Exercise requirements: Set out the lines from the one containing "Among the things" through the last line, inclusive, as a Markdown table with the columns Row and Line, leaving out blank lines.

Provided data:
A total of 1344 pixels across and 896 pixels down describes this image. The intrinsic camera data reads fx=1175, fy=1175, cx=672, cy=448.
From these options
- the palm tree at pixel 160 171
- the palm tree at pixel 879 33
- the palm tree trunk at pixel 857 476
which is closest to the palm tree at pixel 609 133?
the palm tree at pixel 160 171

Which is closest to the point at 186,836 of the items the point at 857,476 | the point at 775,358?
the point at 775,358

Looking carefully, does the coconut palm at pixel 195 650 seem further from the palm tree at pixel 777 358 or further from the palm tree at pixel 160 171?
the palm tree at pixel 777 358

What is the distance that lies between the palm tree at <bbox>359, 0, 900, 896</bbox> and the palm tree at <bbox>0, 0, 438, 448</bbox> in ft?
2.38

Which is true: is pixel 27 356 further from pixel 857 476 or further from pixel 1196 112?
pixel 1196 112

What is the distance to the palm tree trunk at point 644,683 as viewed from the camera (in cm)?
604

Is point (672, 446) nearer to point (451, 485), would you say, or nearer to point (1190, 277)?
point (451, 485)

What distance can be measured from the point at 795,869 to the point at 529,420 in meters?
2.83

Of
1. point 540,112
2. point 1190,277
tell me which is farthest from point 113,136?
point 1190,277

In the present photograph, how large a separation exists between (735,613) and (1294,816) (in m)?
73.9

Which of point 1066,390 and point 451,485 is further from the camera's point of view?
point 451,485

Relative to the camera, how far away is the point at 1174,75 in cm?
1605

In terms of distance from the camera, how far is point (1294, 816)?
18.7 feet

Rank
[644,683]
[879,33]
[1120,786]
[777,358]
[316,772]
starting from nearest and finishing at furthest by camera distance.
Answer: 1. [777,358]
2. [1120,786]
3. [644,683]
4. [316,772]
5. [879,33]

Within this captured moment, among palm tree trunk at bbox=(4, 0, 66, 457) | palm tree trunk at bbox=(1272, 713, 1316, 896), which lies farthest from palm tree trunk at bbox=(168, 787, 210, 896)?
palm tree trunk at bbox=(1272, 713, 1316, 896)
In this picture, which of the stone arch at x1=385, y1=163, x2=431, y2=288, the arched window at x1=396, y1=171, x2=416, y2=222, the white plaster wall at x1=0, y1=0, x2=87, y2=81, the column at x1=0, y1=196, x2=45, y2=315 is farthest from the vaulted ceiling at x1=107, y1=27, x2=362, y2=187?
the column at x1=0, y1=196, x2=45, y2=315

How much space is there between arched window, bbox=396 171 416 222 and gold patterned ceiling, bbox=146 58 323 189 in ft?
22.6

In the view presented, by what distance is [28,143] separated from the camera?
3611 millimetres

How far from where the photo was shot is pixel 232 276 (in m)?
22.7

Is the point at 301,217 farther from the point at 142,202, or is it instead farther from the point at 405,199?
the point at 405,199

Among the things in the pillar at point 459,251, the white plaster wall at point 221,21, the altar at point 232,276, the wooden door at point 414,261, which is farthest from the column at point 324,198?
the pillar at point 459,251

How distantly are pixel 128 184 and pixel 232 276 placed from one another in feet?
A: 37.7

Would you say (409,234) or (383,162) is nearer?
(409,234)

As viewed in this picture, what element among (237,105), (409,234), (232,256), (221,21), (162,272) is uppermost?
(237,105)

Result:
| Row | Line |
|---|---|
| 1 | Among the things in the pillar at point 459,251, the white plaster wall at point 221,21, the altar at point 232,276, the wooden door at point 414,261, which is farthest from the column at point 324,198? |
| 2 | the pillar at point 459,251 |
| 3 | How distantly are pixel 128 184 and pixel 232 276 placed from one another in feet? |
| 4 | A: 37.7 |
| 5 | Would you say (409,234) or (383,162) is nearer? |
| 6 | (409,234) |
| 7 | As viewed in this picture, what element among (237,105), (409,234), (232,256), (221,21), (162,272) is uppermost? |
| 8 | (237,105) |